What is the relation between this good algorithm and the monkey-typing strategy, and what is the major difference?


Both policies start with throwing twice, and then continue with single throws to decide to stop or not. So, both policies don't work with rounds of throws. The difference is in the acceptance set. In particular, for the good policy, this set is dynamic, i.e., depends on the value of \((n,r)\).

Can it ever happen for \(N=19\) and a \(6\) sided die that the rejection set becomes empty? Recall, when \(N=4\), the rejection set is empty after two steps, since \(r_2=0\).


No, this is impossible. Take any \(r\in \{0,1,\ldots, 17\}\), and set \(n=6r\). Then \(n\) and \(19\) are co-prime, in other words, the greatest common divisor of \(n\) and \(19\) is \(1\). This implies that \(r = n \pmod 19 \in \{0, 1,\ldots, 17\}\).

5. Summary

By studying the above toy problem we covered many nice and useful ideas. We developed acceptance-rejection strategies to select a winner. Then we tried to speed up this algorithm to the monkey algorithm, but this algorithm turned out to be unfair. However, by improving the idea, we were able to find a fair and optimal algorithm. This final algorithm is not quite trivial, but effective and suprisingly short.

In the next section we'll look at the monkey-typing strategy. This will provide us with a number of useful tools, in particular first-step analysis.



It seems like an experiment in which the aim is to prove that a new medicine works. If the data shows that the medicine does not work, just repeat.


I frequently mess up these rvs.


There is subtle detail for this idea to work, \(\E Y\) should be finite.

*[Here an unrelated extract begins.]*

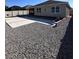 Spacious backyard featuring stone accents, gravel ground cover, and a high privacy fence at 377 Holly Berry Dr, Davenport, FL 33897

We will ignore such mathematical points in the sequel.


Ask ChatGPT to explain code you don't understand.


Finding good objectives is most often not a mathematical problem, in fact, some (or much) wisdom is needed to understand when to use mathematics, and when to stop using mathematics.


We assign the outcome of the throw of the die to the variable \(X\) just for clarity.